Winter park is a fun ride, It has some decent parks, from beginner (re-railer) to advance (The Railyard), the rail yard has many obstacles ranging from rails, picnic tables and other jibs to 20 foot kickers, and a super-pipe. Winer park also has great powder at summit near the Cirque area (expert terrain). Winter park is pretty inexpensive, besides the food:laugh:. I support colorado mainly because Beaver Creek is my home mountain, but seriously check out winter park if your looking for some good parks and terrain


----------



## baconzoo (Nov 12, 2010)

Jackson's park is off the chain and the new stash park is one of a kind.

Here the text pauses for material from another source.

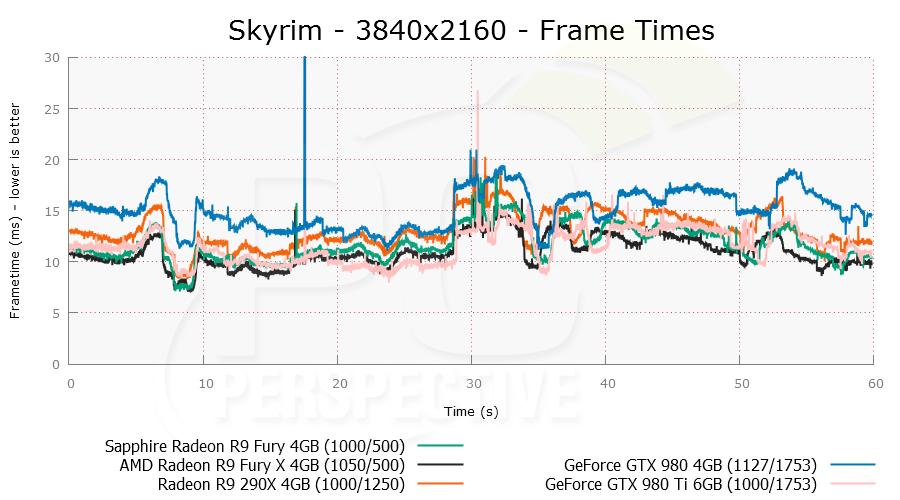 skyrim-3840x2160-plot-0.png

Here is a TR I did last year on it: PARKing at Jackson Hole | Freestyle Snowboarding Articles | SNOWREV


----------



## Triple8Sol (Nov 24, 2008)

I think Mammoth is the place for you. You can fly right into the airport in Mammoth, they are known for their world-class parks and pipes, and they have noteworthy pow and bc too.


----------



## Tarzanman (Dec 20, 2008)

Denver is one of the cheapest airports to fly into, but what you save in air fare you will spend on car rental/transportation.

None of the Colorado ski slopes are within 45 minutes of Denver International Airports. Breckenridge in particular is 106 miles from the airport and Winter Park is 90 miles from the airport. You probably won't be able to ski the first day/evening you arrive unless you want to wake up with an altitude hangover.

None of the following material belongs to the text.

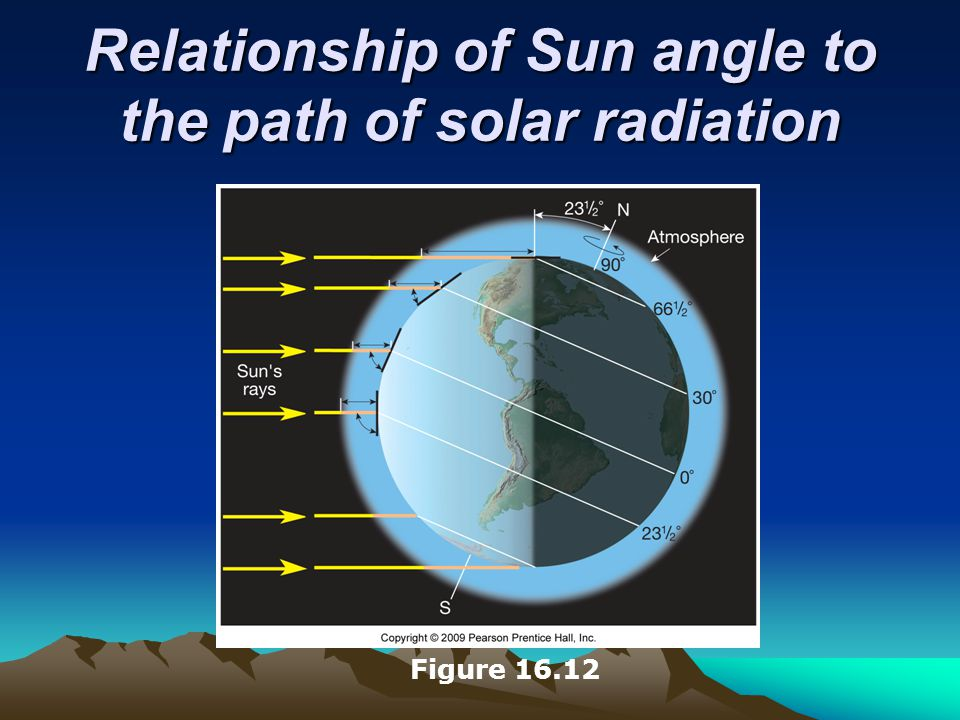 Relationship of Sun angle to the path of solar radiation Figure 16.12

In contrast, Jackson Hole Airport is 10 minutes from the town of Jackson and town is 15-25 minutes (depending on how many stops you make) from Jackson Hole Mountain Resort. Half of the hotels in Jackson will shuttle you from the airport for free, and the public bus (called the start bus) charges $3 each way to and from Jackson Hole Mountain Resort and the town of Jackson. The bus is free within town itself.

If you can afford the ticket to Jackson, then I would fly there. They are getting dumped on this year and have more advanced terrain than you can wiggle a ski pole at. The extra money for the ticket is worth it.



CalvaryCougar said:


> thinking about a trip this january, but i have no idea where to go....i would like possibly go to winter park as its close to denver and flights from cincinnati to denver seem the cheapest place to go. I would think about jackson hole but i dont know if the extra money on plane tickets is worth it. okay so ill stop rambling
> 
> im looking for: in most important to least
> good park
> ...


----------



## CalvaryCougar (Nov 3, 2009)

Triple8Sol said:


> I think Mammoth is the place for you. You can fly right into the airport in Mammoth, they are known for their world-class parks and pipes, and they have noteworthy pow and bc too.


id love to go to mammoth but i think id have to take four planes to get there from Cincinnati....


----------



## trucktown (Sep 25, 2010)

CalvaryCougar said:


> id love to go to mammoth but i think id have to take four planes to get there from Cincinnati....



For $400 you can fly in to Mammoth from Cincinnati or Dayton with 2 stops (Chicago and San Francisco).


----------



## Tarzanman (Dec 20, 2008)

$400 isn't horrible... but two stops is. That is double the chance for them to lose your bags.


----------



## Runningkneknee (Nov 18, 2010)

Jackson Hole out weighs any of the resorts listed.


----------